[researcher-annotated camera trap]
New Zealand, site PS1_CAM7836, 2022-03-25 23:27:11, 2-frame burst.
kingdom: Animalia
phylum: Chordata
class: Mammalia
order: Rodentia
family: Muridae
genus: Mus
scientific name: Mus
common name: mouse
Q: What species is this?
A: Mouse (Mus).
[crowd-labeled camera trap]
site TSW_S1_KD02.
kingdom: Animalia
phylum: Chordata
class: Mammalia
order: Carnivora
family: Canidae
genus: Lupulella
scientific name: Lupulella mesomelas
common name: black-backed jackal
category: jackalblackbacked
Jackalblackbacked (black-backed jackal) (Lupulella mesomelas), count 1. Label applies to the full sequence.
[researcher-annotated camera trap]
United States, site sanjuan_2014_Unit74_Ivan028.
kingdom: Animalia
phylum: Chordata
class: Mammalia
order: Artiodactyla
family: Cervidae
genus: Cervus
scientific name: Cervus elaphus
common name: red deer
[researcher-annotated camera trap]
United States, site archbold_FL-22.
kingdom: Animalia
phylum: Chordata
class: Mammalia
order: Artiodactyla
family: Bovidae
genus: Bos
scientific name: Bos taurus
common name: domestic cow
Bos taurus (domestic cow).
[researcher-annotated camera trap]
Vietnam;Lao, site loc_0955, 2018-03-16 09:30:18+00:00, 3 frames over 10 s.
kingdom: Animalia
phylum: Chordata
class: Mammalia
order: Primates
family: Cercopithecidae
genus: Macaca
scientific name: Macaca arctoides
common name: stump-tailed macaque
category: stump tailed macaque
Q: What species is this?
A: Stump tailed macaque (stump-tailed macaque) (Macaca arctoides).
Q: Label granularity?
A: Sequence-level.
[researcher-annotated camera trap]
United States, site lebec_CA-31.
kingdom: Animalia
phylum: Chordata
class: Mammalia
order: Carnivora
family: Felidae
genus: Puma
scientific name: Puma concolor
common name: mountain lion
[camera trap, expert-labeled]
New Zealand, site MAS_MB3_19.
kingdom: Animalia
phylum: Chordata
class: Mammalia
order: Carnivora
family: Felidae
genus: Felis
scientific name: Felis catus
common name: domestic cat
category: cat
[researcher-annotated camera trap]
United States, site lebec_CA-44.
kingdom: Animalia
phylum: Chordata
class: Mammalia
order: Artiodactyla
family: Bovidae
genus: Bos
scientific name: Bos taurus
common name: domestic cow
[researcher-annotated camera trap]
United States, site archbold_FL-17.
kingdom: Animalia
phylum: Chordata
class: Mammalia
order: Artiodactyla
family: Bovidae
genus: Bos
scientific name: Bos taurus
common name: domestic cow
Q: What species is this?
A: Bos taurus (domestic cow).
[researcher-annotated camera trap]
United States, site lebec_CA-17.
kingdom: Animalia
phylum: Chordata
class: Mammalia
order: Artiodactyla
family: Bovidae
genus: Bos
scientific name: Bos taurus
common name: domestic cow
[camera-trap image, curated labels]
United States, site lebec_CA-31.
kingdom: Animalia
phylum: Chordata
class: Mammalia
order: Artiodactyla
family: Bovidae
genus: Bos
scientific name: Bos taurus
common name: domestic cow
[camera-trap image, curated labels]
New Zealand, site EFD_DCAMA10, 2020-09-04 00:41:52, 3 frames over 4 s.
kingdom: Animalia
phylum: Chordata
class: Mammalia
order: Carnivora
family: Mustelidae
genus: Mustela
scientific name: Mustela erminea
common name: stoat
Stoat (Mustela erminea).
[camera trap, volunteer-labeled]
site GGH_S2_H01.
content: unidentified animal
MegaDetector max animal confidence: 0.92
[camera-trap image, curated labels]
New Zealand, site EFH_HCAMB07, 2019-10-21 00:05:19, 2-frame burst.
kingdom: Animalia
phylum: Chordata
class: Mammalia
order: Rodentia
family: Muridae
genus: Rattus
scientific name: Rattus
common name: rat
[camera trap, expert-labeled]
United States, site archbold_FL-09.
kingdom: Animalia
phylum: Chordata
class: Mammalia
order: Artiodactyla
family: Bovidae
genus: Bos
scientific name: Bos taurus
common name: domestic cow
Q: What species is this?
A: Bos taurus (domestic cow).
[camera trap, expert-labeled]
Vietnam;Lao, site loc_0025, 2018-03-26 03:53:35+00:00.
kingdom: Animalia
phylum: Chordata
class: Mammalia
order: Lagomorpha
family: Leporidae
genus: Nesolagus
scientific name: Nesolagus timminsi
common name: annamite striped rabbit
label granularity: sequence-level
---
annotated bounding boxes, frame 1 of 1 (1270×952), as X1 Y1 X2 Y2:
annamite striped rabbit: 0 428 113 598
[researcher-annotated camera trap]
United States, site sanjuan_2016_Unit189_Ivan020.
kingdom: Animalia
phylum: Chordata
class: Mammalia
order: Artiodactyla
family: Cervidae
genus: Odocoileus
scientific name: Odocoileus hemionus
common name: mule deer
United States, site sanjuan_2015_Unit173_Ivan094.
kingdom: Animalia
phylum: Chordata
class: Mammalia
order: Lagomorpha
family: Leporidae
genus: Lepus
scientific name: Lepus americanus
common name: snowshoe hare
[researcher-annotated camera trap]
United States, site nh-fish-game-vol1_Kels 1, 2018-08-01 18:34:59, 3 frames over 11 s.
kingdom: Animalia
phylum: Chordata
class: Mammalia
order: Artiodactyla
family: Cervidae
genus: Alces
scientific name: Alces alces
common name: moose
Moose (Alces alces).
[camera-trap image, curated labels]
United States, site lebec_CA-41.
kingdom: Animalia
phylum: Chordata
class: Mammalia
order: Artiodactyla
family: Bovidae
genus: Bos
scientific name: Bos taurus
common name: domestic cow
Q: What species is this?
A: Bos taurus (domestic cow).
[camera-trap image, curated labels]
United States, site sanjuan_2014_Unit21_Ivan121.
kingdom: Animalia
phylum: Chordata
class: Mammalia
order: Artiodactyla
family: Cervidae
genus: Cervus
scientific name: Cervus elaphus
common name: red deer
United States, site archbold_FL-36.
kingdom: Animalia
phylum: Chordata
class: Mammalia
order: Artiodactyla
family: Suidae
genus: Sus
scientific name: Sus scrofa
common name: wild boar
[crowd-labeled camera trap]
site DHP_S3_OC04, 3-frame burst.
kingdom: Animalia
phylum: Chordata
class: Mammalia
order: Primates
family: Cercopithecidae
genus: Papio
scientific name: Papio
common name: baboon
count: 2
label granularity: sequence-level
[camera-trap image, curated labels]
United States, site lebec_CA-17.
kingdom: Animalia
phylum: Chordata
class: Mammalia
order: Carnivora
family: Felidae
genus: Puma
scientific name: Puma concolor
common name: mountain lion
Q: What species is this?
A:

■ What you need to do
Only the lines from the beginning of the material through the line with "common name: black-backed jackal" should appear in the answer, each copied exactly.

■ Result of the exercise
[researcher-annotated camera trap]
New Zealand, site PS1_CAM7836, 2022-03-25 23:27:11, 2-frame burst.
kingdom: Animalia
phylum: Chordata
class: Mammalia
order: Rodentia
family: Muridae
genus: Mus
scientific name: Mus
common name: mouse
Q: What species is this?
A: Mouse (Mus).
[crowd-labeled camera trap]
site TSW_S1_KD02.
kingdom: Animalia
phylum: Chordata
class: Mammalia
order: Carnivora
family: Canidae
genus: Lupulella
scientific name: Lupulella mesomelas
common name: black-backed jackal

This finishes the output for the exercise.